* Actions to take *
**a.** In the Marburg treatment article below, rewrite the paragraph that begins "In the new study, 16 macaques" as a short bulleted list, keeping its main facts.
**b.** Copy out the part of the Marburg article below starting at "In the new study, 16" and ending at "and often death.".

* Text *
A new treatment has successfully protected monkeys infected with Marburg virus, a disease with a course so similar to Ebola's that it's impossible to clinically differentiate the two, scientists announced Wednesday.
Though the technique has not yet been tested in people, the development has researchers noting that what's helpful for Marburg could well be helpful for Ebola, which is now seeing its worst-ever outbreak, claiming more than 1,350 lives in West Africa.
"This technology may have potential for combatting Ebola," says Thomas Geisbert of the University of Texas Medical Branch in Galveston, senior author of the study, published in the journal Science Translational Medicine.
The study marks the first time that a group of primates could be protected from the Marburg disease at a late stage of infection, including after symptoms were already present.
Science is still in the animal-research stages for both Ebola and Marburg viruses. Like the experimental treatment used to care for three health workers sickened with Ebola, this treatment for Marburg virus has yet to be tried in humans. But results from the monkey study are promising.
In the new study, 16 macaques were infected with highly lethal doses of Marburg virus. The monkeys were treated with the experimental therapy, siRNA, at different times, ranging from 45 minutes to three days after infection. All 16 of the treated monkeys survived. A control group of macaques were similarly infected with Marburg, and all of them died by the eighth day.
With funding, a clinical trial of the anti-Marburg approach could be done in about a year, says Geisbert.
Ebola and Marburg viruses are close and deadly kin. The viruses are the only two known members of the filovirus family, which can cause severe hemorrhagic fever and often death.
Both viruses spread to humans from animals, then spread among humans through contact with bodily fluids. Both are marked by severe bleeding from orifices, and neither has an approved vaccine or drug for treatment.

* Records supplied *

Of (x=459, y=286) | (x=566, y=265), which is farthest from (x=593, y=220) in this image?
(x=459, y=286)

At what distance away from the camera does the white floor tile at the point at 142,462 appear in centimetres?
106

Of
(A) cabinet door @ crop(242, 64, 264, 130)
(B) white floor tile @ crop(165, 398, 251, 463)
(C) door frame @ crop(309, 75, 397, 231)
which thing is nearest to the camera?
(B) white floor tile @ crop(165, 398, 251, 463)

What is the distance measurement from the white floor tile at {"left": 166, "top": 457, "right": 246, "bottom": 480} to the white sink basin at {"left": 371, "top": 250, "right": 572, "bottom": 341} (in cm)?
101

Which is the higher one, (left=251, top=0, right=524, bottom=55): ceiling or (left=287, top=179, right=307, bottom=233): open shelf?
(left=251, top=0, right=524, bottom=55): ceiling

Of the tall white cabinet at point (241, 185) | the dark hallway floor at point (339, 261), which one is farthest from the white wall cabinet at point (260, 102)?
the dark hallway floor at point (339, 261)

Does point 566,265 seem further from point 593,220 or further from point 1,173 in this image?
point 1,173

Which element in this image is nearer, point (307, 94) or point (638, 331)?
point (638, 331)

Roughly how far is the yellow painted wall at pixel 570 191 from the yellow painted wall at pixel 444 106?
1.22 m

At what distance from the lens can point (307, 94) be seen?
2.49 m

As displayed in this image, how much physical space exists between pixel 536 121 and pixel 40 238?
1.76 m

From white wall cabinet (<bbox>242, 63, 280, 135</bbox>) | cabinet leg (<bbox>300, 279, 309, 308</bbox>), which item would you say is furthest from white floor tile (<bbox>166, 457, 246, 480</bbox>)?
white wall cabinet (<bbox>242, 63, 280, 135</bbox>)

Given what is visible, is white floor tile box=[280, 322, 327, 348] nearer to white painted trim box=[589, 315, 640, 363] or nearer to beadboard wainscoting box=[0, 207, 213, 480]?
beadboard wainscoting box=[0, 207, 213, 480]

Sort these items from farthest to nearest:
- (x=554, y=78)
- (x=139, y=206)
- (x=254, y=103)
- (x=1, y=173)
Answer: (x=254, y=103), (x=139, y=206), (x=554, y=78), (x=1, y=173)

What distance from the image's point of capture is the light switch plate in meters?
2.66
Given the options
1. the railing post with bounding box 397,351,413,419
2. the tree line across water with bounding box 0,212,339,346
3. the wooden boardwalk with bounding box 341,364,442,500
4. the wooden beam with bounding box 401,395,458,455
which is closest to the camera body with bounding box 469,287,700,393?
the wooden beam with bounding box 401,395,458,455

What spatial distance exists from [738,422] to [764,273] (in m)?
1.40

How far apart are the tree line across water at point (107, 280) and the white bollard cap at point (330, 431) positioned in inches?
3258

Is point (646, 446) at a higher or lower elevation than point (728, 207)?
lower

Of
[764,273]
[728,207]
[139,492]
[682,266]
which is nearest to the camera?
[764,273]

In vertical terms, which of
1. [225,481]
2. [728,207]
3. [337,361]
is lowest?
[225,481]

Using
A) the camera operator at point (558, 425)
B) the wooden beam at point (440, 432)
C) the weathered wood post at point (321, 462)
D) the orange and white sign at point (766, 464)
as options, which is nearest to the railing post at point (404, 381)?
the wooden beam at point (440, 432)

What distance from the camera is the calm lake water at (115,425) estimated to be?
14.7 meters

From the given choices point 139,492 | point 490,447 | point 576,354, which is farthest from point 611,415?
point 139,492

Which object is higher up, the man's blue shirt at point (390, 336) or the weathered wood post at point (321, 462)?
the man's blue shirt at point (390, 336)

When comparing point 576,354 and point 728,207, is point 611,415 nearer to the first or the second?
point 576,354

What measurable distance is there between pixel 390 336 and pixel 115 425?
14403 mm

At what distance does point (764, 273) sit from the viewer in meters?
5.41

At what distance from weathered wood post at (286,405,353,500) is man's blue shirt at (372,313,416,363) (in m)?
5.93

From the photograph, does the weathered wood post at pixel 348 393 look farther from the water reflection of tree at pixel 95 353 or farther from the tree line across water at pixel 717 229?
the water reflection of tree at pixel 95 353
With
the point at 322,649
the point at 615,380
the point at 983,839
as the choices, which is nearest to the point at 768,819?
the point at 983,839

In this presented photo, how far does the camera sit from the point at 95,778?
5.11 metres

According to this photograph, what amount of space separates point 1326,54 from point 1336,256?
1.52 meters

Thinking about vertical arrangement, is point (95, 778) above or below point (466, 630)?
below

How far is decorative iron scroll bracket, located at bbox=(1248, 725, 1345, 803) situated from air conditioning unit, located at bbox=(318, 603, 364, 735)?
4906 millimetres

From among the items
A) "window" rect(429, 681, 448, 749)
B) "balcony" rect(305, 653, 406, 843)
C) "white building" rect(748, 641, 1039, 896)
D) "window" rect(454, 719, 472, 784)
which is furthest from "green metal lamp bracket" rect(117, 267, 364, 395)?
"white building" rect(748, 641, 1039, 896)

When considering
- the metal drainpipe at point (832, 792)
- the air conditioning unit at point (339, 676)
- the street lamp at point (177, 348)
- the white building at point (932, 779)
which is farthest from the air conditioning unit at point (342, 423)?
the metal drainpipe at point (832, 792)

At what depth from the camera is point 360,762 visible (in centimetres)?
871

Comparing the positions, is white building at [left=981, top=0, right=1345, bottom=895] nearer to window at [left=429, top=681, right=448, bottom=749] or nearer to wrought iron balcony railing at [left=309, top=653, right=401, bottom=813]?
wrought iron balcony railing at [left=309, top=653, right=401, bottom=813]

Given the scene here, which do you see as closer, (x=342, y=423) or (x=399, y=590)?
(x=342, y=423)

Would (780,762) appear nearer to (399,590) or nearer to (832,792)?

* Answers by task *
**a.**
- 16 macaques were infected with highly lethal doses of Marburg virus.
- They got the experimental therapy, siRNA, at times ranging from 45 minutes to three days after infection.
- All 16 treated monkeys survived.
- A control group infected the same way all died by the eighth day.

**b.**
In the new study, 16 macaques were infected with highly lethal doses of Marburg virus. The monkeys were treated with the experimental therapy, siRNA, at different times, ranging from 45 minutes to three days after infection. All 16 of the treated monkeys survived. A control group of macaques were similarly infected with Marburg, and all of them died by the eighth day.
With funding, a clinical trial of the anti-Marburg approach could be done in about a year, says Geisbert.
Ebola and Marburg viruses are close and deadly kin. The viruses are the only two known members of the filovirus family, which can cause severe hemorrhagic fever and often death.